Consigne: Prolongez le témoignage sur les mesures de sécurité adoptées après des menaces, en reprenant à la suite de sa dernière phrase.

Extrait fourni:
↓↓↓

MF : Nous leur demandions toujours s’ils se sentaient à l’aise lorsque nous étions en public et, en cas de menace particulière, nous les renvoyions chez eux.
Si nous faisions une permanence dans la rue, nous dirions : « Êtes-vous à l’aise de le faire? ». S’ils disaient non, nous demandions à quelqu’un d’autre dans l’équipe. En fin de compte, si personne n’était à l’aise de le faire, nous devions trouver une autre façon de nous mobiliser.
Je tenais des permanences dans différents quartiers et j’avais l’habitude d’annoncer ma présence dans certaines rues à une date précise sur mes réseaux sociaux. Mais après les menaces, j’ai cessé de le faire. Je me contentais d’envoyer de petites cartes postales aux maisons pour informer que je prévoyais faire une visite afin que personne, hormis mes électeurs, ne sache que mon équipe et moi-même serions présents.

↑↑↑

Jeu de données:

↓↓↓

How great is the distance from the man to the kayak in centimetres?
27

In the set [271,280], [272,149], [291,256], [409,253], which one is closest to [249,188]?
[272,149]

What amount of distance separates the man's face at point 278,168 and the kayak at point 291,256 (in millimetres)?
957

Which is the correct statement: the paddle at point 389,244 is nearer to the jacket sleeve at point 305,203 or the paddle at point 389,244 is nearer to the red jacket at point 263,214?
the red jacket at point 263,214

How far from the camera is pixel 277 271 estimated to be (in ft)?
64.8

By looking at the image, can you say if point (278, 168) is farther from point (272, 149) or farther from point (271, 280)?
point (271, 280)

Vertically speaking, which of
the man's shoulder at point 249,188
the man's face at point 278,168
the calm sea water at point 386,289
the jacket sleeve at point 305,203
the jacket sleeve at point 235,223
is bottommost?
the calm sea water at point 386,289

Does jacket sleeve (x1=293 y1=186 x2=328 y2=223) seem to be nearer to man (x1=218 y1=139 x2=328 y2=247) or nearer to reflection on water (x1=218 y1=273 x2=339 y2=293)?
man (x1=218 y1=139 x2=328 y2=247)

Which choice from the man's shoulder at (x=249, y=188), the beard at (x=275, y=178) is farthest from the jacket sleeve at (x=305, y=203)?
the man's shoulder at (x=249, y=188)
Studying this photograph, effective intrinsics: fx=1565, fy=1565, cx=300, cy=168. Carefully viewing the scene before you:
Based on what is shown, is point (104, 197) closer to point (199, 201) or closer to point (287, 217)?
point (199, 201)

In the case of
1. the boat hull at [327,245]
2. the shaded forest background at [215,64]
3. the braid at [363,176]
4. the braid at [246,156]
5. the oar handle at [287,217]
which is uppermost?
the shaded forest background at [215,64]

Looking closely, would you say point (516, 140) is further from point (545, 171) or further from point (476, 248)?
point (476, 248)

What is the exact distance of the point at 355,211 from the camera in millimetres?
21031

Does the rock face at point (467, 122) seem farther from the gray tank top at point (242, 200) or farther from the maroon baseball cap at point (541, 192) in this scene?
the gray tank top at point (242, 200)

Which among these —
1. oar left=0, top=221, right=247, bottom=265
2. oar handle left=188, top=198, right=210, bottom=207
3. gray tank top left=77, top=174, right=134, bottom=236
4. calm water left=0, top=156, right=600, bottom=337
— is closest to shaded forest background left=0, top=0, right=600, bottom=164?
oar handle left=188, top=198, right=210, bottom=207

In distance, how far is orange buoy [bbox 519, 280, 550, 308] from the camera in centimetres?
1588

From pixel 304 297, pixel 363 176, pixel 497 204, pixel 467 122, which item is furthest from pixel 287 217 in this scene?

↑↑↑

Réponse proposée:
Mon approche était la suivante : « Vous n’êtes pas mon garde du corps. Si quelque chose se produit, vous devez fuir. Vous n’êtes pas là pour vous interposer entre moi et celui qui vient vers moi, parce que je vais fuir. Je ne vais pas rester là à faire le brave. Je vais fuir ».
Ils disposaient également de gilets pare-balles.
Les gens oublient que c’est le personnel qui voit le courrier électronique. Bien que j’aie personnellement vu tous les courriels, les courriels sont filtrés pour beaucoup de députés et c’est seulement le personnel qui voit les courriels hostiles. C’est le personnel qui ouvre la porte d’entrée et il n’est jamais certain de savoir qui se trouve de l’autre côté de la porte d’entrée. C’est le personnel qui décroche le téléphone et entendra une personne fulminer, se plaindre ou être violente.
Après l’incendie, une personne avec laquelle nous avions déjà eu des problèmes a menacé de venir poser une bombe. Elle a téléphoné et a dit : « Tu sais que je te vise aussi. Pas seulement Mike Freer ».
L’idiot a téléphoné et son numéro était affiché sur l’écran du système téléphonique. Caroline, mon adjointe, m’a dit : « Je connais ce numéro! ». Nous avons pu remonter jusqu’à l’auteur de l’alerte à la bombe.
Mais je disais à mon personnel : « Si vous recevez une alerte à la bombe ou si quelqu’un menace de venir au bureau pour vous tuer ou me tuer, vous devez raccrocher, appeler la police, fermer le bureau et rentrer chez vous ». Nous n’avons jamais pris de risques. Les membres du personnel doivent toujours se sentir à l’aise.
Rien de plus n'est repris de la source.